Il “comandamento nuovo” dell’amore vicendevole, che diventerà il distintivo dei discepoli (Gv 13,34), è l’unica traduzione del comando di amare Dio: Dio infatti vuole essere amato nell’uomo: “Se uno dicesse: “Io amo Dio”, e odiasse il suo fratello, è un mentitore. Chi infatti non ama il proprio fratello che vede non può amare Dio che non vede” (1 Gv 4,20); “Se uno possiede le ricchezze in questo mondo, e vedendo il proprio fratello nel bisogno gli chiude il cuore, come l’amore di Dio può dimorare in lui?” (1 Gv 3,17); “Chi accogli voi accoglie me, e chi accoglie me accoglie colui che mi ha mandato” (Mt 10,40); “In verità vi dico: ogni volta che avete fatto queste cose a uno solo di questi miei fratelli più piccoli, l’avete fatto a me… Ogni volta che non avete fatto queste cose a uno di questi miei fratelli più piccoli, non l’avete fatto a me” (Mt 25,40.45).

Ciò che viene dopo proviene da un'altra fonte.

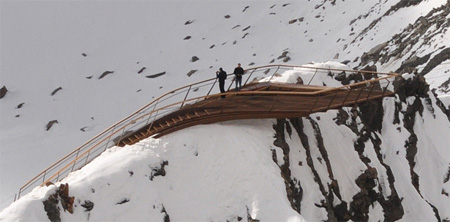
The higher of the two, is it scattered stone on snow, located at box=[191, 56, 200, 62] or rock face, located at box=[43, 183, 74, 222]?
scattered stone on snow, located at box=[191, 56, 200, 62]

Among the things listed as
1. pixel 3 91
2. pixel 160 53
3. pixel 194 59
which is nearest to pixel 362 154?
pixel 194 59

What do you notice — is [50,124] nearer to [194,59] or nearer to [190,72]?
[190,72]

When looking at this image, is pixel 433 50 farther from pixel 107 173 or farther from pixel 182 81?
pixel 107 173

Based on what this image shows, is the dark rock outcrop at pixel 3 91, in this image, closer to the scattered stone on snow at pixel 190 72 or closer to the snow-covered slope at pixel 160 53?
the snow-covered slope at pixel 160 53

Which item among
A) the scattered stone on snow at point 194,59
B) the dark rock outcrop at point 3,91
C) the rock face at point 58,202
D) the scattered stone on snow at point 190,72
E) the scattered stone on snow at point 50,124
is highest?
the scattered stone on snow at point 194,59

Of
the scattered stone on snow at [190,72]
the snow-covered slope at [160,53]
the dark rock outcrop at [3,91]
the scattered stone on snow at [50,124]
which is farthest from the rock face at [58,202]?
the dark rock outcrop at [3,91]

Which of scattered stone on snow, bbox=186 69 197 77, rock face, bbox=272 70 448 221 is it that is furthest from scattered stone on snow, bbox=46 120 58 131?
rock face, bbox=272 70 448 221

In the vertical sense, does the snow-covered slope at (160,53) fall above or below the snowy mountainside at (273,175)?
above

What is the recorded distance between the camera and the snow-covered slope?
35.4m

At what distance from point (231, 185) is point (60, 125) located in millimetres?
29599

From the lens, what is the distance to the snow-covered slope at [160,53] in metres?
35.4

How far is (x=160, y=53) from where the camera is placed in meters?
54.2

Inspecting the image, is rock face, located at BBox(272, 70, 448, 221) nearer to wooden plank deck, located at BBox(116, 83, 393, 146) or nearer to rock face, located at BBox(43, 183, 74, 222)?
wooden plank deck, located at BBox(116, 83, 393, 146)

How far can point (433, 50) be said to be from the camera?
3762 centimetres
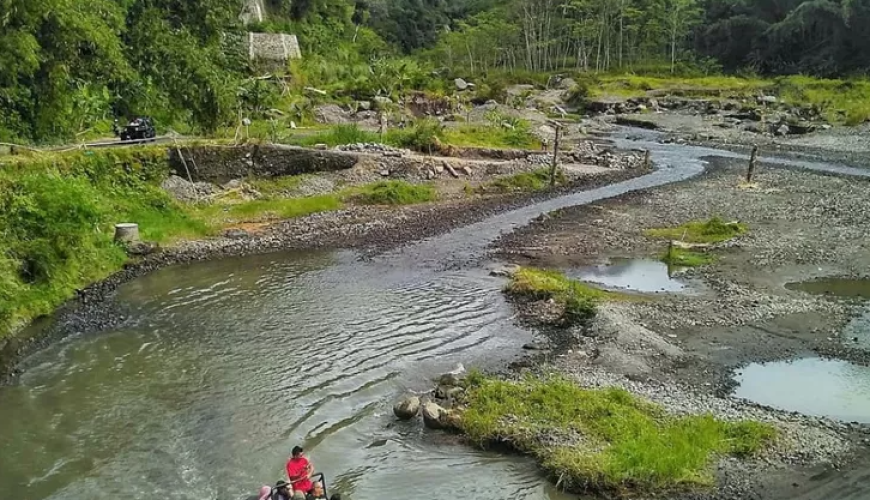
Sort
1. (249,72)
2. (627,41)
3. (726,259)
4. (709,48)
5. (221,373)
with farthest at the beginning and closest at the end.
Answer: (627,41), (709,48), (249,72), (726,259), (221,373)

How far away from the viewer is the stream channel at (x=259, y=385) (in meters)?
17.6

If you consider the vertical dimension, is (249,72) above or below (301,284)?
above

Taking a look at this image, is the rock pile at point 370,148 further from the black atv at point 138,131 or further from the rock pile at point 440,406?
the rock pile at point 440,406

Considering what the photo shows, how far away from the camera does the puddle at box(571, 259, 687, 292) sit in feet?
104

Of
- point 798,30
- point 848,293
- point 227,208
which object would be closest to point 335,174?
point 227,208

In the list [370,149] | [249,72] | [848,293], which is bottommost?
[848,293]

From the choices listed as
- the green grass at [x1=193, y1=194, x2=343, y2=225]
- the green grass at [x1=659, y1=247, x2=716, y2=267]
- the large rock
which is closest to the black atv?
the green grass at [x1=193, y1=194, x2=343, y2=225]

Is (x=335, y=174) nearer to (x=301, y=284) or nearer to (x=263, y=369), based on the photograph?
(x=301, y=284)

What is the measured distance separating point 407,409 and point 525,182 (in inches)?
1440

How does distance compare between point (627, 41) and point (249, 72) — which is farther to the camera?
point (627, 41)

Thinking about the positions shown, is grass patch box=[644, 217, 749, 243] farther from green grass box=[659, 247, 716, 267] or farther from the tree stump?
the tree stump

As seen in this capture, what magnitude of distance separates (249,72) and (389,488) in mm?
65098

Ormai i cristiani hanno un “comandamento nuovo” che li deve far riconoscere tra tutti gli uomini, amarsi scambievolmente (Gv 13,34): questo è l’unico criterio di ecclesialità propostoci da Cristo: “Da questo tutti sapranno che siete miei discepoli, se avrete amore gli uni per gli altri” (Gv 13,35).

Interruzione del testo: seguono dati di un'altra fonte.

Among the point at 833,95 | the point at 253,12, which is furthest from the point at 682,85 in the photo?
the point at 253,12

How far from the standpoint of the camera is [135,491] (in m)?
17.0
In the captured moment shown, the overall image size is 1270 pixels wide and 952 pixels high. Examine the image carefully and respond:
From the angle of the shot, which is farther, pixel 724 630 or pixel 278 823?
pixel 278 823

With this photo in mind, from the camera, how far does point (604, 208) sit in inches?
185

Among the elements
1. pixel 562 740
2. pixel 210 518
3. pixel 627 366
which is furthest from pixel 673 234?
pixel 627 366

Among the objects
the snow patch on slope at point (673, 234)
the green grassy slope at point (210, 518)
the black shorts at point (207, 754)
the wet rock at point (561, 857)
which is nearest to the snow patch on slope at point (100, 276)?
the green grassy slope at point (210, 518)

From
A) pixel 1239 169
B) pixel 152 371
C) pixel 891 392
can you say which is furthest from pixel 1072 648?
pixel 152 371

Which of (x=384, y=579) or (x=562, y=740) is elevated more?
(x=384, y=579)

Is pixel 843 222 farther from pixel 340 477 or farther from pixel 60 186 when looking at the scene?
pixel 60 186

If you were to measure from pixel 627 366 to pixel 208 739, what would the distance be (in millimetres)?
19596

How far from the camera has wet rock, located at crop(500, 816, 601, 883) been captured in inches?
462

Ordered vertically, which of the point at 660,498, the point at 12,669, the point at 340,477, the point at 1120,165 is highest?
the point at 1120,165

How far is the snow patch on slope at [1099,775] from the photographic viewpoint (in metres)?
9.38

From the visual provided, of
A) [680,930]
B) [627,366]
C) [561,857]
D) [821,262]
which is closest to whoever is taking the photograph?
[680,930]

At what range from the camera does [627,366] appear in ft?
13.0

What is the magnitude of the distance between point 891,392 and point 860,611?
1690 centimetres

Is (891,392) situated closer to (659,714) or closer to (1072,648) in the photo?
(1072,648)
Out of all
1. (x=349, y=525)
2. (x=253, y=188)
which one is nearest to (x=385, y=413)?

Perché questo comandamento è “nuovo”? Esso è rivoluzionario per l’origine: ci amiamo perché Dio ci ha amati per primo (1 Gv 4,19).
Inoltre l’amore con cui dobbiamo amarci trova la sua fonte in Dio: l’avverbio greco “come” (“kathòs”) nell’espressione “come io vi ho amati” (Gv 13,34) non esprime soltanto un paragone, quanto piuttosto la causalità, la materialità: “Amatevi dello stesso amore con cui io vi ho amati”.

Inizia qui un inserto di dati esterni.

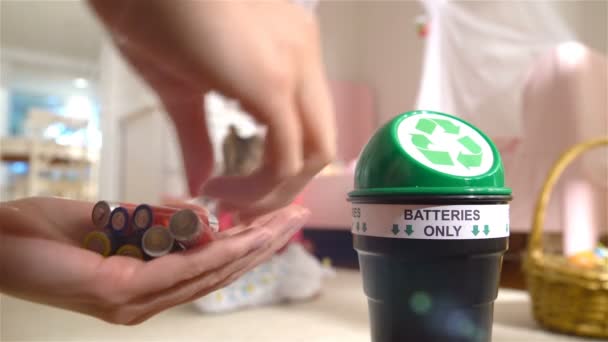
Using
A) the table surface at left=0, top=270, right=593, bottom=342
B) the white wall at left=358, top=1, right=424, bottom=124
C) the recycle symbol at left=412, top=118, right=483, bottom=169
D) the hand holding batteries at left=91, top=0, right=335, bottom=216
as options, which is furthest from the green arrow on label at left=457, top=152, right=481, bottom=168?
the white wall at left=358, top=1, right=424, bottom=124

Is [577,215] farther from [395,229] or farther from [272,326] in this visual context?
[395,229]

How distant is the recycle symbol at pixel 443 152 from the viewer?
0.85ft

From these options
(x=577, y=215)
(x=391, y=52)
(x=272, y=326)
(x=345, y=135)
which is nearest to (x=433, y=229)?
(x=272, y=326)

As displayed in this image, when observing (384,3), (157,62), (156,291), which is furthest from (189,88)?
(384,3)

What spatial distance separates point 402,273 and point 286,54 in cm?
16

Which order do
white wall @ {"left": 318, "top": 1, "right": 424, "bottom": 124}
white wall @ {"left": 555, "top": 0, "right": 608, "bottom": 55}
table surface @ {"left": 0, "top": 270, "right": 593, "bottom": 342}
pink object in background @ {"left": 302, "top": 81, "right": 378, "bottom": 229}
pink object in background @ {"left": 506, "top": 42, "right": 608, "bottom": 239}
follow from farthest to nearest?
white wall @ {"left": 555, "top": 0, "right": 608, "bottom": 55}, pink object in background @ {"left": 506, "top": 42, "right": 608, "bottom": 239}, white wall @ {"left": 318, "top": 1, "right": 424, "bottom": 124}, pink object in background @ {"left": 302, "top": 81, "right": 378, "bottom": 229}, table surface @ {"left": 0, "top": 270, "right": 593, "bottom": 342}

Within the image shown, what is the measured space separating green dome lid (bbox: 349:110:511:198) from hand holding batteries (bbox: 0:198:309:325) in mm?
82

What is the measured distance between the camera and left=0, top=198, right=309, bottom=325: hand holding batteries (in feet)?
0.63

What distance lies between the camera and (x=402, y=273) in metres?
0.26

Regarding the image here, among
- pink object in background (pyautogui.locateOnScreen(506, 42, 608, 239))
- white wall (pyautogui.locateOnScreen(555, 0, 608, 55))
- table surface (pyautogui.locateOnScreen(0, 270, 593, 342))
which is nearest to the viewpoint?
table surface (pyautogui.locateOnScreen(0, 270, 593, 342))

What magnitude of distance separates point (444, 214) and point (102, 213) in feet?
0.62

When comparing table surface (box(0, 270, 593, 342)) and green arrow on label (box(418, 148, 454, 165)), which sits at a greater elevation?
green arrow on label (box(418, 148, 454, 165))

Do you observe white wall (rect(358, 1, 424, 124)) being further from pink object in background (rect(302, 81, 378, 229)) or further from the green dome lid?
the green dome lid

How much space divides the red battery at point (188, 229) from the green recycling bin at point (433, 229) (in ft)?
0.33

È un comandamento nuovo per la misura: non dovremo più soltanto amarci come noi stessi (Mt 19,38), ma come Gesù ci ha amati, cioè “fino alla fine” (Gv 13,1), fino a dare la vita per gli amici (Gv 15,13).
Ed è nuovo per l’estensione: non dovremo solo amare i “nostri”, quelli del nostro gruppo, della nostra razza o della nostra religione, quelli che ci stanno simpatici, ma addirittura i nemici (Mt 5,45-48).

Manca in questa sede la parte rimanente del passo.